• **Problem statement**
Rewrite the entries below so that every "graduate in clear rain poncho" becomes "student in a clear rain poncho", keeping all other text the same.

• • •

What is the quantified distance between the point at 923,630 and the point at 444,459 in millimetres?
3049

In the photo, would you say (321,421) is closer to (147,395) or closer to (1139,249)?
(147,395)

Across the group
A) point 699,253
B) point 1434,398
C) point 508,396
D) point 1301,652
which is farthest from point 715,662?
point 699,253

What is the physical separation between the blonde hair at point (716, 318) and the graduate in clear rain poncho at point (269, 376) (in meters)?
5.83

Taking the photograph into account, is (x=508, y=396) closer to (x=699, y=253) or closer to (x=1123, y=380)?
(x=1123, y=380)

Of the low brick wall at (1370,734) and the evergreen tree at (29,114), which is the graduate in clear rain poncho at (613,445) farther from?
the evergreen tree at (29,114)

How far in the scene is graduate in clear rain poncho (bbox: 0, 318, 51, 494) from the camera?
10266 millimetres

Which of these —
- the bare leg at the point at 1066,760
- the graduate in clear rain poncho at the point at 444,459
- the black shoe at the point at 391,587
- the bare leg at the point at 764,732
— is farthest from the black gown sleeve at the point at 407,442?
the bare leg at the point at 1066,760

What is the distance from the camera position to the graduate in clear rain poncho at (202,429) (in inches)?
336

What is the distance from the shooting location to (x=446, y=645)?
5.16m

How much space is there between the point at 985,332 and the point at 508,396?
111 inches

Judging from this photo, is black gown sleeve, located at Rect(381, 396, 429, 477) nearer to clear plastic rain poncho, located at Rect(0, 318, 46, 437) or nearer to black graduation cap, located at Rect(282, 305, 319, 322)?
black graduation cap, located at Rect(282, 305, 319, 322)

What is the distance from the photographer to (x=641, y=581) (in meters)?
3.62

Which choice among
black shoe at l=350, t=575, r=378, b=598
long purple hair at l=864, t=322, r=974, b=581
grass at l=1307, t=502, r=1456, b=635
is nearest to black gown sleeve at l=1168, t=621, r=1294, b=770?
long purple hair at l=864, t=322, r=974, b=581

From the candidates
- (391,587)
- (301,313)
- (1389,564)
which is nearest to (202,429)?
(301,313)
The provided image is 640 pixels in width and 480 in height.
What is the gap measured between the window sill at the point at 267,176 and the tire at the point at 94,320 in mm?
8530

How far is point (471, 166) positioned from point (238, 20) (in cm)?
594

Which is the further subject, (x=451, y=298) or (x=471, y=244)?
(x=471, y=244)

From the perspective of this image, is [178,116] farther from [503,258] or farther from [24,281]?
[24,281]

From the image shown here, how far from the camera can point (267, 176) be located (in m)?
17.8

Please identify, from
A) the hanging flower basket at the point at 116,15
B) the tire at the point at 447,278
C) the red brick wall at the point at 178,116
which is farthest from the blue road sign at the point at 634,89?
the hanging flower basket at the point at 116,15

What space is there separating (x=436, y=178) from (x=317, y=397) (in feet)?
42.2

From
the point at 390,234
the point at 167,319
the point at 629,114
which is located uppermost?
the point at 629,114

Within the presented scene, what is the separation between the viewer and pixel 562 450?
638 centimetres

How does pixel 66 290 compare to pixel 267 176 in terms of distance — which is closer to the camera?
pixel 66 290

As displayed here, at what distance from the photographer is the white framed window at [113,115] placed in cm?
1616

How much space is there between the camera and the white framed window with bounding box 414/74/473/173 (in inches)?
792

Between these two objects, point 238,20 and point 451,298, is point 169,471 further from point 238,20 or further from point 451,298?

• • •

• **Response to this task**
What is the quantified distance between the point at 923,630 and the point at 444,459 in millimetres?
3049

In the photo, would you say (321,421) is closer to (147,395) or closer to (1139,249)?
(147,395)

Across the group
A) point 699,253
B) point 1434,398
C) point 508,396
D) point 1301,652
which is farthest from point 715,662?
point 699,253

What is the physical separation between the blonde hair at point (716, 318) and the student in a clear rain poncho at point (269, 376) (in meters)?
5.83

Taking the photograph into account, is (x=508, y=396) closer to (x=699, y=253) or closer to (x=1123, y=380)?
(x=1123, y=380)

Of the low brick wall at (1370,734) and the evergreen tree at (29,114), which is the student in a clear rain poncho at (613,445) farther from?
the evergreen tree at (29,114)

How far in the scene is student in a clear rain poncho (bbox: 0, 318, 51, 494) from the camera?
10266 millimetres

Which of these —
- the bare leg at the point at 1066,760
- the student in a clear rain poncho at the point at 444,459
- the black shoe at the point at 391,587
- the bare leg at the point at 764,732
— is farthest from the black gown sleeve at the point at 407,442?
the bare leg at the point at 1066,760

What is the distance from the camera position to the student in a clear rain poncho at (202,429) (in inches)?
336

What is the distance from the shooting location to (x=446, y=645)?
5.16m

How much space is there between the point at 985,332 and the point at 508,396?
111 inches

Judging from this photo, is black gown sleeve, located at Rect(381, 396, 429, 477) nearer to clear plastic rain poncho, located at Rect(0, 318, 46, 437) or nearer to black graduation cap, located at Rect(282, 305, 319, 322)?
black graduation cap, located at Rect(282, 305, 319, 322)

What is the distance from the photographer to (x=641, y=581) (in meters)?
3.62

Which choice among
black shoe at l=350, t=575, r=378, b=598
long purple hair at l=864, t=322, r=974, b=581
grass at l=1307, t=502, r=1456, b=635
is nearest to black gown sleeve at l=1168, t=621, r=1294, b=770?
long purple hair at l=864, t=322, r=974, b=581

From the candidates
- (391,587)
- (301,313)
- (1389,564)
which is nearest to (202,429)?
(301,313)
The provided image is 640 pixels in width and 480 in height.
What is the gap measured between the window sill at the point at 267,176 and the tire at the point at 94,320 in mm?
8530

How far is point (471, 166) positioned from point (238, 20) (in cm)?
594

Which is the further subject, (x=451, y=298) or (x=471, y=244)?
(x=471, y=244)

From the perspective of this image, is [178,116] farther from [503,258] or farther from [24,281]?
[24,281]

From the image shown here, how far from the camera can point (267, 176) be located (in m)?
17.8

Please identify, from
A) the hanging flower basket at the point at 116,15
B) the tire at the point at 447,278
C) the red brick wall at the point at 178,116
which is farthest from the blue road sign at the point at 634,89?
the hanging flower basket at the point at 116,15

What space is there separating (x=436, y=178) from (x=317, y=397) (in feet)?
42.2

From
the point at 390,234
the point at 167,319
the point at 629,114
which is located uppermost?
the point at 629,114

Within the presented scene, what is the separation between the viewer and pixel 562 450?
638 centimetres

How does pixel 66 290 compare to pixel 267 176 in terms of distance — which is closer to the camera?
pixel 66 290

As displayed here, at what distance from the photographer is the white framed window at [113,115] placed in cm?
1616

How much space is there between the camera and the white framed window with bounding box 414/74/473/173 (in inches)?
792

Between these two objects, point 238,20 and point 451,298, is point 169,471 further from point 238,20 or further from point 451,298?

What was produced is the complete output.